WHAT YOU NEED TO DO :: In the entries below, find the line with "СВЕТАЧНИК 17. ЈАНУАР" and the line with "Nakazonae - In Korean architecture"; reproduce those two lines and all lines between them exactly, without pictures.

[Captioned web images]
▼

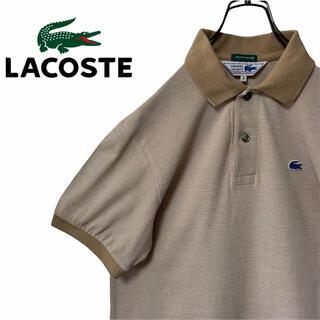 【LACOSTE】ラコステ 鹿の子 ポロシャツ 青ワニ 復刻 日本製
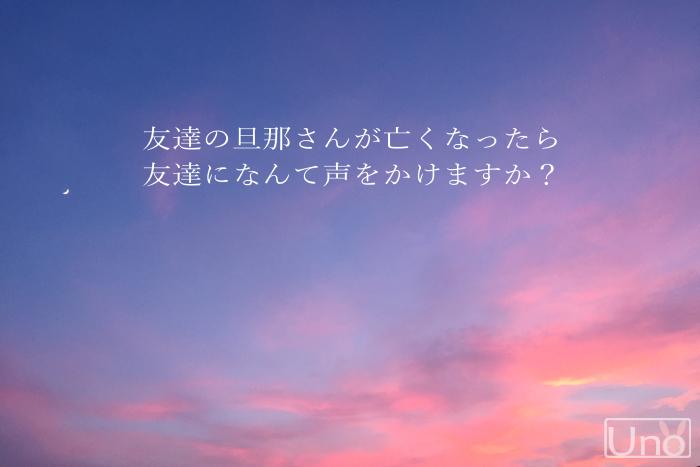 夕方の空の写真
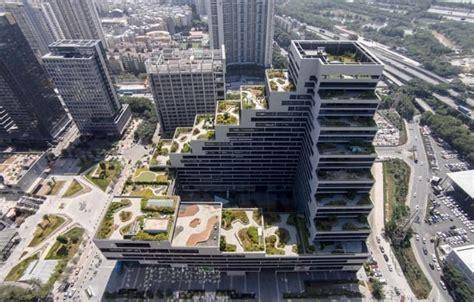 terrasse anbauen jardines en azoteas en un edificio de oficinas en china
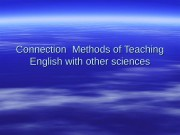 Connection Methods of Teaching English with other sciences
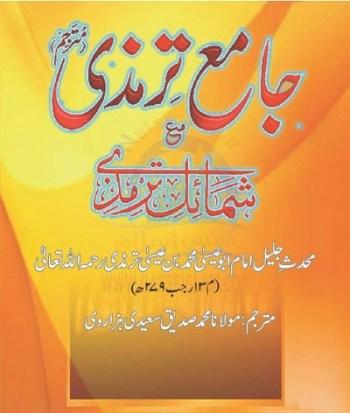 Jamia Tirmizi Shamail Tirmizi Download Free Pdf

▲
▼

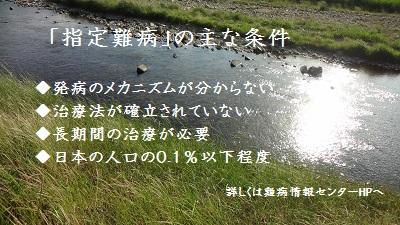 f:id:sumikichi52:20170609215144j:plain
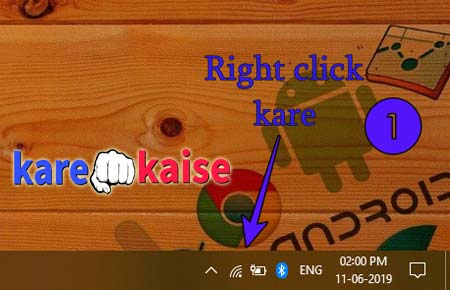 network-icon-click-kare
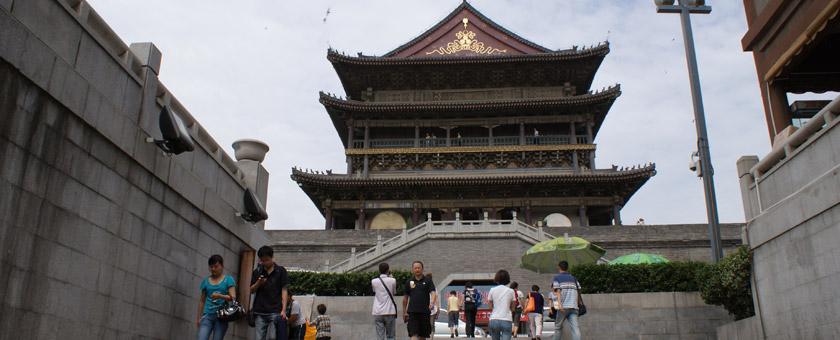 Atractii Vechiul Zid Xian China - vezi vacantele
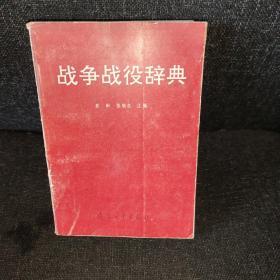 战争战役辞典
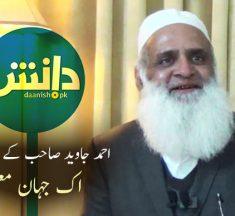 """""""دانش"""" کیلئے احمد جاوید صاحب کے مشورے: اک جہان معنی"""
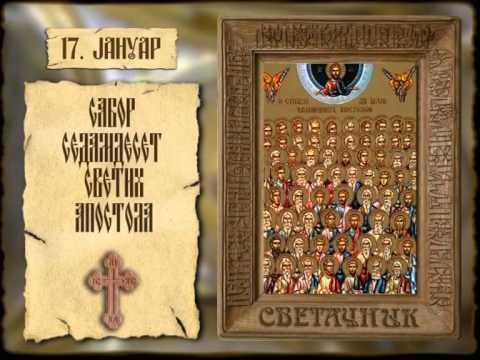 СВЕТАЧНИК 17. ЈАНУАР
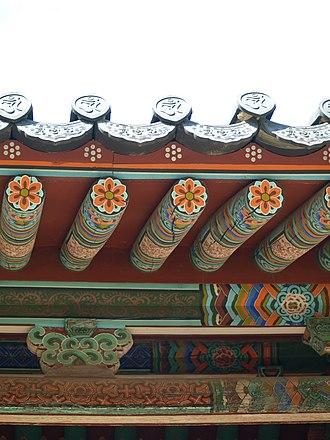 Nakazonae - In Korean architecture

▲

THE COMPLETED TASK ::
 СВЕТАЧНИК 17. ЈАНУАР
 Nakazonae - In Korean architecture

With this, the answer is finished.